Conversion experiences are quite common in the fiction of Flannery O’Connor. Many of her characters realize personal emptiness and seek fulfillment in Christian rituals, hoping to discover a loving God who is more accepting and caring than the people who surround them. Such is the case of Harry (Bevel) in O’Connor’s “The River.” A little boy of four or five, Harry is used to being ignored in his home; his parents are self-indulgent, careless adults who satisfy their own needs before those of their child. When Harry’s babysitter, Mrs. Connin, provides him with a chance to attend a revival meeting at the local river, Harry’s life is changed forever. His trip to the countryside not only changes his name to Bevel (suggesting depth and complexity) but also changes his attitude and his goals.

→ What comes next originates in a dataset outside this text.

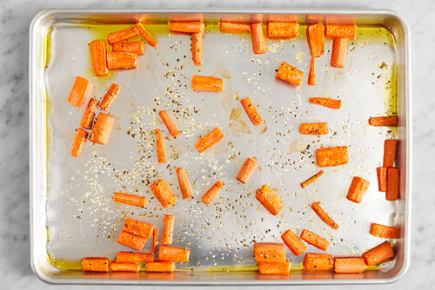<b>Roast the carrots: </b>Meanwhile, place the carrot pieces on a sheet pan. Drizzle with 1/2 teaspoon of olive oil; season with salt (optional) and pepper. Roast 15 to 17 minutes, or until browned and tender when pierced with a fork. Remove from the oven.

Having learned well from his parents in the negative surroundings of the city, Harry initially is depicted as both a thief and a liar. He tells Mrs. Connin his name is Bevel (thus associating himself with a local preacher of Christianity), and he sneakily removes both a flowered handkerchief and a valued biblical storybook from her house. Her home in the isolated country, with its freedom and openness, stands in direct contrast to the cloistered prison of Harry’s city existence. Although Harry/Bevel is tricked by Mrs. Connin’s children into a scary encounter with a hog, his general impression of the rural scene is one of pleasure and contentment.

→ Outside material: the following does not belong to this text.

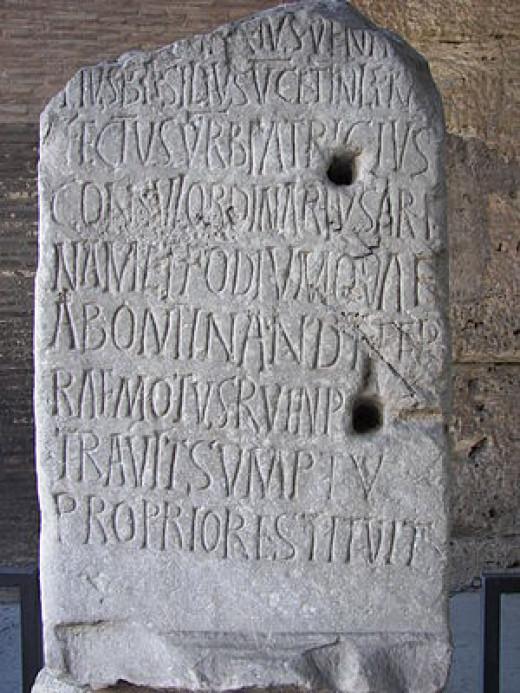 Latin inscription on the Coliseum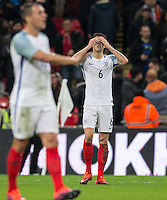 John Stones (Man City) of England holds his head as England concede a second goal during the International Friendly match between England and Spain at Wembley Stadium, London, England on 15 November 2016. Photo by Andy Rowland.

Especially exciting is his encounter with Jesus, both in a picture on Mrs. Connin’s wall and in the stolen storybook. These first encounters become second rate, however, after Mrs. Connin takes him directly to a confrontation with a savior at the baptismal site on the river, where the Reverend Bevel Summers is “winning over souls” and transforming lives so that people “belong.” Harry/Bevel’s desire for acceptance and love through his cleansing in the blood of the Lamb eventually results in his immersion in the “blood-red” river and in the preacher’s assertion that his life will now somehow be different.

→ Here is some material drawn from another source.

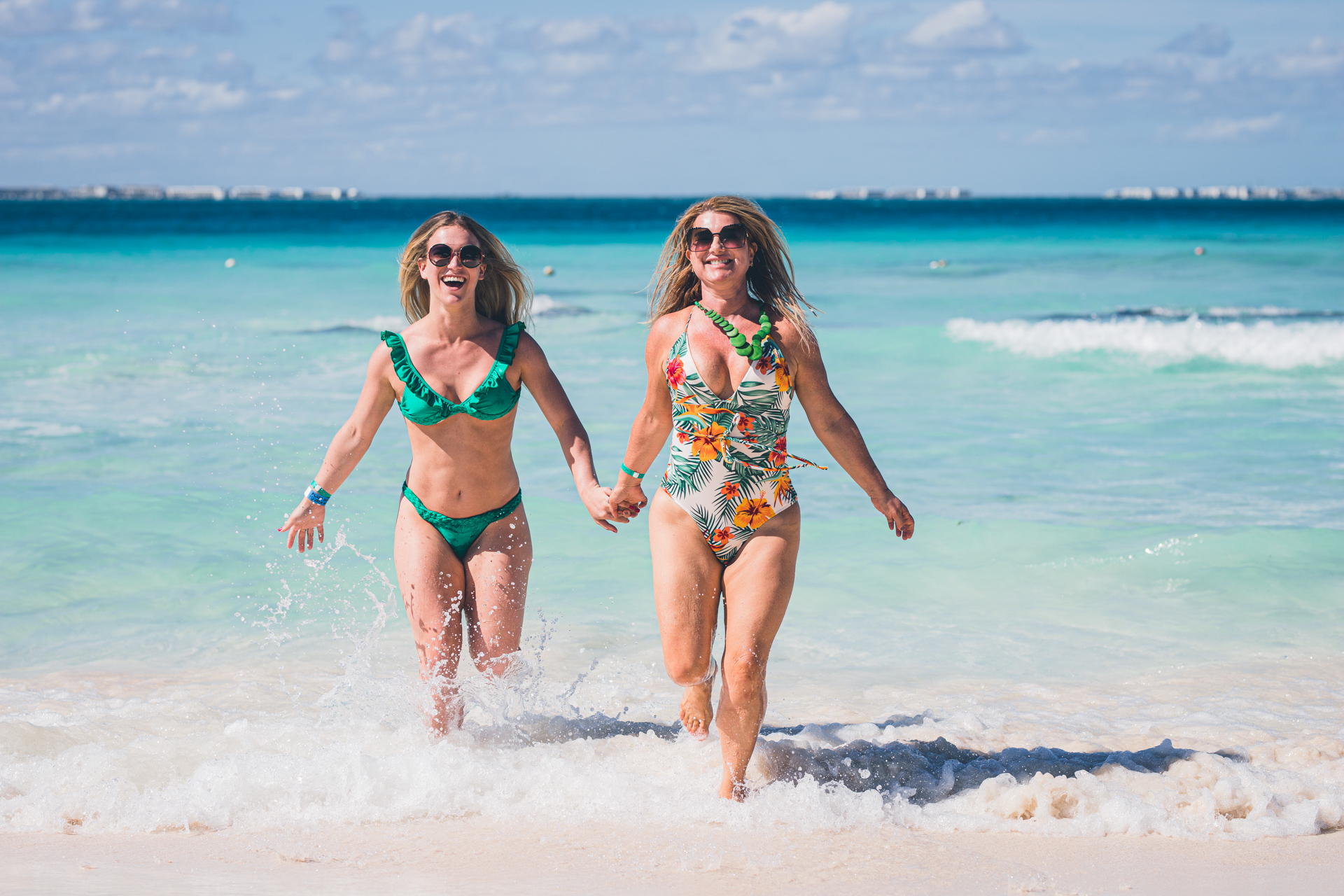Daughter and mom grabbing hands and smiling in Playa Norte Beach at Isla Mujeres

After this conversion, Bevel returns to his home in the city. Its clutter and dirt suddenly motivate him to return to the river, which holds the promise of a removal of pain and sin.
Even the countryside, though, has its skeptics, its agnostics who reject faith. In “The River,” O’Connor uses the figure of Mr. Paradise, an obese old man who attends Bevel’s baptism, as a figure who would recapture the small boy and return him to a salvationless life. Mr. Paradise “mockingly” speaks of Bevel’s salvation and denigrates the value of his renewal. When Bevel returns to the site of the revival meeting, Paradise follows him menacingly and seems intent on preventing him from attaining his goal of acceptance and peace, of finally belonging.
Harry/Bevel, in typical youthful innocence, has taken the preacher’s words about the river literally. In his attempt to find a lasting kingdom of Christ and the promised love and care the Savior offers, Bevel once again enters the river and attempts to become one with it. Repeating his immersion, he is initially rejected by the strong current but eventually he welcomes and embraces the river, which, ironically, causes his death by drowning. Harry/Bevel offers no resistance to the powerful water as it encompasses and pulls him under. Suddenly he is “something” rather than “nothing,” two words that recur frequently in the story.
Unlike the earthly Paradise, who offers material possessions (a huge candy cane), Bevel finds in his conversion and his death the acceptance he was not afforded in life. As in most O’Connor works, in life humans see through a glass darkly, but in death they gain full understanding and are fully accepted despite their sins and blemishes. “The River” offers a grotesque commentary on both a dying society and a demanding God: In death, life flourishes, while living only creates hell, a deathlike state of suffering and isolation.